Policy Limits¶
There are several limits on business entities that should be considered when designing your policies.
As the policies interact with several resources like Asset Model, Time Series Data, Events and Integrated Data Lake, these limits ensure that the performance of Insights Hub remains high.
There are few limits that applies specifically to the subscribers of Capability Packages. The following table depicts the technical limits on various parameters for all Resource Packs (XS, S, M, L, XL).
| Parameter | XS | S | M | L | XL | |
|---|---|---|---|---|---|---|
| No. of Policies per Account | 50 | 100 | 150 | 200 | 250 |
Boundary conditions¶
Once the Resource Access Management feature is switched ON through Settings UI application, certain limits are applicable on the amount of various object types, as mentioned below.

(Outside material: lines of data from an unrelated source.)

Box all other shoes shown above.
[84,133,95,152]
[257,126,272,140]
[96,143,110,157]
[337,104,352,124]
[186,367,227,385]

| Object Type | Limit | Remarks |
|---|---|---|
| Subjects (Users / User Groups) per Policy (*) | 10 | This represents the aggregated sum of Users and User Groups in a policy |
| Rules per Policy | 5 | This represents the number of rules in a policy |
| Actions per Rule | 20 | This represents the number of actions in a Rule |
| Resources per Resource Group (*) | 20 | This represents the number of Resources in a Resource Group |
| (Resources / Resource Groups) per Rule | 20 | This represents the aggregated sum of Resources and Resource Groups |
| Resource Groups per Rule (*) | 2 | This limit is set within the above aggregated block |
| Resource Groups per Account (*) | 10 | This represents the number of Resource Groups allocated per account |
| Resource Group associations across Policies | 5 | This represents the number of Policies to which a single Resource Group can be added |
| User Group associations across Policies (*) | 5 | This represents the number of Policies a User Group can be part of |
| Policies per Account (*) | 50 | This represents the number of Policies allocated per account |
(*) For use cases which do not fit within these limits, kindly contact us via Support Team. Once the allocated quota is exhausted, further creation requests will result in the error 400: Bad request with an appropriate error message.
Technical Limits¶
Apart from the above specified boundary conditions, the following technical limits are implemented to ensure reliable system performance.
| Object Type | Technical Limit |
|---|---|
| Subjects (Users / User Groups) per Policy | 25 |
| Resources per Resource Group | 100 |
| Resource Groups per Rule | 4 |
| Resource Groups per Account | 50 |
| User Group associations across Policies | 10 |
| Policies per Account | 350 |
On reaching the system limit, further creation requests will result in the error 400: Bad request with an appropriate error message.
Policy Modelling Recommendations¶
- On exhausting Policy quota, if there are too many inactive policies, those can be reused or cleaned up for configuring more policies.
- Resource Groups are powerful elements for organizing the relevant resources and get better control of the collection. These should be used wherever possible. It also allows managing fine-grained access for a greater number of resources.
- For better performance, a given User or User Group should not be part of more than 5 policies.
- Similarly, for better performance, a given Resource Group should not be part of more than 5 policies.